## Excerpt to read
Progress in finding quantum algorithms typically focuses on this quantum circuit model, though exceptions like the quantum adiabatic algorithm exist. Quantum algorithms can be roughly categorized by the type of speedup achieved over corresponding classical algorithms.

Quantum algorithms that offer more than a polynomial speedup over the best-known classical algorithm include Shor's algorithm for factoring and the related quantum algorithms for computing discrete logarithms, solving Pell's equation, and more generally solving the hidden subgroup problem for abelian finite groups. These algorithms depend on the primitive of the quantum Fourier transform. No mathematical proof has been found that shows that an equally fast classical algorithm cannot be discovered, although this is considered unlikely. Certain oracle problems like Simon's problem and the Bernstein–Vazirani problem do give provable speedups, though this is in the quantum query model, which is a restricted model where lower bounds are much easier to prove and doesn't necessarily translate to speedups for practical problems.

Other problems, including the simulation of quantum physical processes from chemistry and solid-state physics, the approximation of certain Jones polynomials, and the quantum algorithm for linear systems of equations have quantum algorithms appearing to give super-polynomial speedups and are BQP-complete. Because these problems are BQP-complete, an equally fast classical algorithm for them would imply that no quantum algorithm gives a super-polynomial speedup, which is believed to be unlikely.

Some quantum algorithms, like Grover's algorithm and amplitude amplification, give polynomial speedups over corresponding classical algorithms. Though these algorithms give comparably modest quadratic speedup, they are widely applicable and thus give speedups for a wide range of problems. Many examples of provable quantum speedups for query problems are related to Grover's algorithm, including Brassard, Høyer, and Tapp's algorithm for finding collisions in two-to-one functions, which uses Grover's algorithm, and Farhi, Goldstone, and Gutmann's algorithm for evaluating NAND trees, which is a variant of the search problem.

Post-quantum cryptography 

A notable application of quantum computation is for attacks on cryptographic systems that are currently in use. Integer factorization, which underpins the security of public key cryptographic systems, is believed to be computationally infeasible with an ordinary computer for large integers if they are the product of few prime numbers (e.g., products of two 300-digit primes). By comparison, a quantum computer could solve this problem exponentially faster using Shor's algorithm to find its factors. This ability would allow a quantum computer to break many of the cryptographic systems in use today, in the sense that there would be a polynomial time (in the number of digits of the integer) algorithm for solving the problem. In particular, most of the popular public key ciphers are based on the difficulty of factoring integers or the discrete logarithm problem, both of which can be solved by Shor's algorithm. In particular, the RSA, Diffie–Hellman, and elliptic curve Diffie–Hellman algorithms could be broken. These are used to protect secure Web pages, encrypted email, and many other types of data. Breaking these would have significant ramifications for electronic privacy and security.

## Listed entries
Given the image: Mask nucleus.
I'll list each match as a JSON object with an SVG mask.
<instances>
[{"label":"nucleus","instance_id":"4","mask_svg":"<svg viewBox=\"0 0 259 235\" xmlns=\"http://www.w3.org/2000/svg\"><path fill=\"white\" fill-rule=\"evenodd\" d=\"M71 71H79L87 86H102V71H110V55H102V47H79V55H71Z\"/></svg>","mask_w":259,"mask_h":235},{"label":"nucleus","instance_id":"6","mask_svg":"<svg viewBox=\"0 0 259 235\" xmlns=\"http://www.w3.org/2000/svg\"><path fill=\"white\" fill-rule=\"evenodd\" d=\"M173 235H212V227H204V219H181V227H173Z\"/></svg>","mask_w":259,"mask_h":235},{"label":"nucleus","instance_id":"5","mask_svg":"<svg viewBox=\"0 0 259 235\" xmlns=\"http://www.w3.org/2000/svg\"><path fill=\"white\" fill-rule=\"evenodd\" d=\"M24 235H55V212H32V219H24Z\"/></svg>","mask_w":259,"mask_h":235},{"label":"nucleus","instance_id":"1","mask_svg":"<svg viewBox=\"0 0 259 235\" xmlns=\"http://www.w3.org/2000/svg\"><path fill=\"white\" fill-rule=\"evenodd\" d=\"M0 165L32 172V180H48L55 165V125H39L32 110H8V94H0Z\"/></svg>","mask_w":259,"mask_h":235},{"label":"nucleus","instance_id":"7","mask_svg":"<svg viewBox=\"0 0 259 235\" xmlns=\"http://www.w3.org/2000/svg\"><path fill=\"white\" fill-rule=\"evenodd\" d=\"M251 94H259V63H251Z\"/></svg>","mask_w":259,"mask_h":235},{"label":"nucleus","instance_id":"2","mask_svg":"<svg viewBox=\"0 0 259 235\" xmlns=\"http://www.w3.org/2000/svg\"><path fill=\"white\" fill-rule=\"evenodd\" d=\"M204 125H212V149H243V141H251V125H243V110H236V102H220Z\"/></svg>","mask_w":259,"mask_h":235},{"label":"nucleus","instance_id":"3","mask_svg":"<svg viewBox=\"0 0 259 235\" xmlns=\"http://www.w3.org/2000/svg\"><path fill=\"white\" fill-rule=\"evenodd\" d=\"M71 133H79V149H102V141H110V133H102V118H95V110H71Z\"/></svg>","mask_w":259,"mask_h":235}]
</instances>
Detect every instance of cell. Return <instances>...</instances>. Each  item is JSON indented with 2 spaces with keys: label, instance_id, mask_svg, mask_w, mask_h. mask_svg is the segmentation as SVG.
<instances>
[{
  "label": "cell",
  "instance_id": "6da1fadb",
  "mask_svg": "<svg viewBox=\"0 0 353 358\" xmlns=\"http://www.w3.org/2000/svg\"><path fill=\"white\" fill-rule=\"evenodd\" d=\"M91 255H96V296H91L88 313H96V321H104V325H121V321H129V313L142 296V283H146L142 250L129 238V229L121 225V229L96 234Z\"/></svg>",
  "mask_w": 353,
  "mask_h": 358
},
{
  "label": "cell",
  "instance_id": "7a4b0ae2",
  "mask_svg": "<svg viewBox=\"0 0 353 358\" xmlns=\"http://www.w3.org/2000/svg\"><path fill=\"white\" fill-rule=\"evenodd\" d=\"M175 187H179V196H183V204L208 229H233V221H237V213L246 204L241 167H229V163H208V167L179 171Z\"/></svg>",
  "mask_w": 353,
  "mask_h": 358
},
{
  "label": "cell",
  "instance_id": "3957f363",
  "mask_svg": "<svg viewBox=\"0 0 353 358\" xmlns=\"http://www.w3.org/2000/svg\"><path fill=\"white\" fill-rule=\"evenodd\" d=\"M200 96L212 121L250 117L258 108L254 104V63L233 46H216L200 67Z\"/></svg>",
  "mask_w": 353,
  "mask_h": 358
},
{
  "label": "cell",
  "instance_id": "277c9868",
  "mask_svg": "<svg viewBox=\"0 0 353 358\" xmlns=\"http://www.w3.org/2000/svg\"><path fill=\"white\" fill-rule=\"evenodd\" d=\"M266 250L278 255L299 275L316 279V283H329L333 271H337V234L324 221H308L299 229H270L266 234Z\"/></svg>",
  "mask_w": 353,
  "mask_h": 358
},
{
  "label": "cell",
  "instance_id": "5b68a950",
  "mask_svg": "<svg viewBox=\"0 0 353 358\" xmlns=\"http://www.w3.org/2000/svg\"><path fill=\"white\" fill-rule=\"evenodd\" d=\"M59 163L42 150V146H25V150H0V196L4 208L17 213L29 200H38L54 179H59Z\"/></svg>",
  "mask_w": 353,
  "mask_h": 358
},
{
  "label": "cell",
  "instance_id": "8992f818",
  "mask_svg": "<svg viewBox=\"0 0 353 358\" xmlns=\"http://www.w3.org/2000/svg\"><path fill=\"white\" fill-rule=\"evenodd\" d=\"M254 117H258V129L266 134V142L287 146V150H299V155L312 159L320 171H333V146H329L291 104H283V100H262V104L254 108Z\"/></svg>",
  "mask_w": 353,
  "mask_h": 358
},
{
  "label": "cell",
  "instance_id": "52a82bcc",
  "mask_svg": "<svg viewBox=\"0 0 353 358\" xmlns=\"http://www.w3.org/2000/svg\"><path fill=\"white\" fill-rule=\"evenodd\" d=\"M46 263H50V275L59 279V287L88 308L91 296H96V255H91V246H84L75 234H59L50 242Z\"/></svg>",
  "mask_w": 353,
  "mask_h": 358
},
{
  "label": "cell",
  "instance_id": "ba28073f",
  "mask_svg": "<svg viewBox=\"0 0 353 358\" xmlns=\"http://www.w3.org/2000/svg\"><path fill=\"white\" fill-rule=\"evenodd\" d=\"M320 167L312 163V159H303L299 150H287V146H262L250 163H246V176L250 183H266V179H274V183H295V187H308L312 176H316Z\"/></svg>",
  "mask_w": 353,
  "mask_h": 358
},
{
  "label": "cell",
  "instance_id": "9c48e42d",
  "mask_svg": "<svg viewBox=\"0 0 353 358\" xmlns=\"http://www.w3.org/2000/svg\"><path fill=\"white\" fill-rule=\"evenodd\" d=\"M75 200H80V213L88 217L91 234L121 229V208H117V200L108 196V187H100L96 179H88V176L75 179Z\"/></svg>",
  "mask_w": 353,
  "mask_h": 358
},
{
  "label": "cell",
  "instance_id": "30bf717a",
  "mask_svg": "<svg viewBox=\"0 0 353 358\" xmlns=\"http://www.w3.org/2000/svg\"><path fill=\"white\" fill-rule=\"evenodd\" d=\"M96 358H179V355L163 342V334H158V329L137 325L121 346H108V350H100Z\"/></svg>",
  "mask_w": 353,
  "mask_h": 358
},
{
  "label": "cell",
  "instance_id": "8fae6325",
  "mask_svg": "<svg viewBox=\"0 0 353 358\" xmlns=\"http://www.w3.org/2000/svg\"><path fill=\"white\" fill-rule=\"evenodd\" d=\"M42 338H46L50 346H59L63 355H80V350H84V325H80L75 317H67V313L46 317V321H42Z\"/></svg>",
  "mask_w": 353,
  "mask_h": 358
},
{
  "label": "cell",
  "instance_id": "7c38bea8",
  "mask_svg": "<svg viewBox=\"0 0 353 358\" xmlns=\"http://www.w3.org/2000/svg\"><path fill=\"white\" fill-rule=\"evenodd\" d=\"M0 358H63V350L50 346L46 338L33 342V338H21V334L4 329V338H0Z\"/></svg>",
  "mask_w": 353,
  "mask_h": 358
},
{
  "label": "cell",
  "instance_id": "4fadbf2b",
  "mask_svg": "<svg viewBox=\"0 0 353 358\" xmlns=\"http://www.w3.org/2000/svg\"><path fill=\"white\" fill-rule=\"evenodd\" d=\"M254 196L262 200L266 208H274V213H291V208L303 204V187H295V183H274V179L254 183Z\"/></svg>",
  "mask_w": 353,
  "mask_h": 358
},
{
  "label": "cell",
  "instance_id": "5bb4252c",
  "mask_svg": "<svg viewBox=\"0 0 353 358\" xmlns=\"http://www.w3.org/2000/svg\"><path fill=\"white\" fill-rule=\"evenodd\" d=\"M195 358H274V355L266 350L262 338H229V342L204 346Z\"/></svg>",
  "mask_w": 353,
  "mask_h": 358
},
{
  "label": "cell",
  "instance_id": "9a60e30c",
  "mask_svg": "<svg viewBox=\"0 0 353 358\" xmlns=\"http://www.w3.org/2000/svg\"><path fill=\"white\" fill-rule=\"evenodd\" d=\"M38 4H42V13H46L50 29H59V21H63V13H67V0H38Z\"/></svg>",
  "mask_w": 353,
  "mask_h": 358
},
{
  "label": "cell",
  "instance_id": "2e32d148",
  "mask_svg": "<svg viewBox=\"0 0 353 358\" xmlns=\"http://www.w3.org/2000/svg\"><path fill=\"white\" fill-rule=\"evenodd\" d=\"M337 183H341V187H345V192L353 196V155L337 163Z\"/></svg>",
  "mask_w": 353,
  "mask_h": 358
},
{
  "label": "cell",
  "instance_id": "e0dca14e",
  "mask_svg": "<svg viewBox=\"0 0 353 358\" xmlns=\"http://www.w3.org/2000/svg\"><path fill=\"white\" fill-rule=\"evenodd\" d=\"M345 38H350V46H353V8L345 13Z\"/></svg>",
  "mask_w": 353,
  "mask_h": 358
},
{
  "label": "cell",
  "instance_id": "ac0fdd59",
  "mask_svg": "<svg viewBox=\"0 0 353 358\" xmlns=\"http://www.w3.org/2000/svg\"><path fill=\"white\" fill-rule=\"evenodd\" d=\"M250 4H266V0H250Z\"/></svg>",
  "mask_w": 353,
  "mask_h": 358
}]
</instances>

## Required work
- 1) Which three algorithms does the quantum computing excerpt say could be broken?
- 2) Pick up the quantum computing excerpt after its final sentence and carry it on.
The entries come from a separate source.

## List of answers
- 1) RSA, Diffie–Hellman, and elliptic curve Diffie–Hellman.

- 2)
Identifying cryptographic systems that may be secure against quantum algorithms is an actively researched topic under the field of post-quantum cryptography. Some public-key algorithms are based on problems other than the integer factorization and discrete logarithm problems to which Shor's algorithm applies, like the McEliece cryptosystem based on a problem in coding theory. Lattice-based cryptosystems are also not known to be broken by quantum computers, and finding a polynomial time algorithm for solving the dihedral hidden subgroup problem, which would break many lattice based cryptosystems, is a well-studied open problem. It has been proven that applying Grover's algorithm to break a symmetric (secret key) algorithm by brute force requires time equal to roughly 2n/2 invocations of the underlying cryptographic algorithm, compared with roughly 2n in the classical case, meaning that symmetric key lengths are effectively halved: AES-256 would have the same security against an attack using Grover's algorithm that AES-128 has against classical brute-force search (see Key size).

Search problems  

The most well-known example of a problem that allows for a polynomial quantum speedup is unstructured search, which involves finding a marked item out of a list of  items in a database. This can be solved by Grover's algorithm using  queries to the database, quadratically fewer than the  queries required for classical algorithms. In this case, the advantage is not only provable but also optimal: it has been shown that Grover's algorithm gives the maximal possible probability of finding the desired element for any number of oracle lookups.

Problems that can be efficiently addressed with Grover's algorithm have the following properties:
There is no searchable structure in the collection of possible answers,
The number of possible answers to check is the same as the number of inputs to the algorithm, and
There exists a boolean function that evaluates each input and determines whether it is the correct answer

For problems with all these properties, the running time of Grover's algorithm on a quantum computer scales as the square root of the number of inputs (or elements in the database), as opposed to the linear scaling of classical algorithms. A general class of problems to which Grover's algorithm can be applied is Boolean satisfiability problem, where the database through which the algorithm iterates is that of all possible answers. An example and possible application of this is a password cracker that attempts to guess a password. Breaking symmetric ciphers with this algorithm is of interest to government agencies.

Simulation of quantum systems 

Since chemistry and nanotechnology rely on understanding quantum systems, and such systems are impossible to simulate in an efficient manner classically, quantum simulation may be an important application of quantum computing. Quantum simulation could also be used to simulate the behavior of atoms and particles at unusual conditions such as the reactions inside a collider.

About 2% of the annual global energy output is used for nitrogen fixation to produce ammonia for the Haber process in the agricultural fertilizer industry (even though naturally occurring organisms also produce ammonia). Quantum simulations might be used to understand this process and increase the energy efficiency of production.

Quantum annealing  

Quantum annealing relies on the adiabatic theorem to undertake calculations. A system is placed in the ground state for a simple Hamiltonian, which slowly evolves to a more complicated Hamiltonian whose ground state represents the solution to the problem in question. The adiabatic theorem states that if the evolution is slow enough the system will stay in its ground state at all times through the process. Adiabatic optimization may be helpful for solving computational biology problems.

Machine learning 

Since quantum computers can produce outputs that classical computers cannot produce efficiently, and since quantum computation is fundamentally linear algebraic, some express hope in developing quantum algorithms that can speed up machine learning tasks.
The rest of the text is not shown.